イギリスでPGAが創設されたのが116年前の1901年。スイングを客観的事実に基づいて体系立てて教えるティーチングが一般的になったのは、ここ40年ほどだ。黎明期から活動し、ティーチングをメジャーな存在に押し上げたデビッド・レッドベターとピート・コーウェンは、今もなお大きな存在感を放っている。


●曲げない球を求めるレッドベター


 現在PGAツアーに参戦する選手のほとんどは何らかの形でコーチとの契約を結び、パフォーマンスの向上にはなくてはならない存在になっている。

 「私とレッドベターがツアーに帯同した一番最初のコーチだと思う。」

 PGAティーチング殿堂入りしたマイク・アダムズが言うように、こういった選手とコーチの密接な関係ができあがったのは30年ほど前からだ。そんなティーチングがメジャーではない頃から活動を始めたデビッド・レッドベターとビート・コーウェンという2人のコーチは60歳を超えてもなお精力的に活動をし、トッププロたちのパフォーマンス向上のサポートをしている。

レッドベター氏(右)と筆者
レッドベター氏(右)と筆者

 この2人、くしくも同じイングランドの出身であるが、指導の方法や考え方は異なる。

## 練習課題
A) ゴルフ指導に関する本文から、「イギリスでPGAが創設された」から「はならない存在になっている。」までを一字一句変えずに書き出せ。
B) ゴルフ指導に関する本文によれば、イギリスでPGAが創設されたのは何年か。
C) ゴルフ指導に関する本文に照らして、次の各文が本文と合うかどうかを「はい」か「いいえ」で答え、判断の根拠となる本文の語句をそのまま引用せよ。(i) レッドベターとコーウェンの2人は同じイングランドの出身である。(ii) レッドベターとコーウェンの2人は指導の方法や考え方が同じである。(iii) マイク・アダムズはPGAティーチング殿堂入りしている。

(場面に関する質問の記録)
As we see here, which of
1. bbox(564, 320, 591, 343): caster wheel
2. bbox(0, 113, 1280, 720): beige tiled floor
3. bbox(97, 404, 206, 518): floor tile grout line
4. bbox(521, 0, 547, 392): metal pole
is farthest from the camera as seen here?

## 課題の解答
A)
イギリスでPGAが創設されたのが116年前の1901年。スイングを客観的事実に基づいて体系立てて教えるティーチングが一般的になったのは、ここ40年ほどだ。黎明期から活動し、ティーチングをメジャーな存在に押し上げたデビッド・レッドベターとピート・コーウェンは、今もなお大きな存在感を放っている。


●曲げない球を求めるレッドベター


 現在PGAツアーに参戦する選手のほとんどは何らかの形でコーチとの契約を結び、パフォーマンスの向上にはなくてはならない存在になっている。

B) 1901年である。

C)
(i) はい。「くしくも同じイングランドの出身である」とある。
(ii) いいえ。「指導の方法や考え方は異なる」とある。
(iii) はい。「PGAティーチング殿堂入りしたマイク・アダムズ」とある。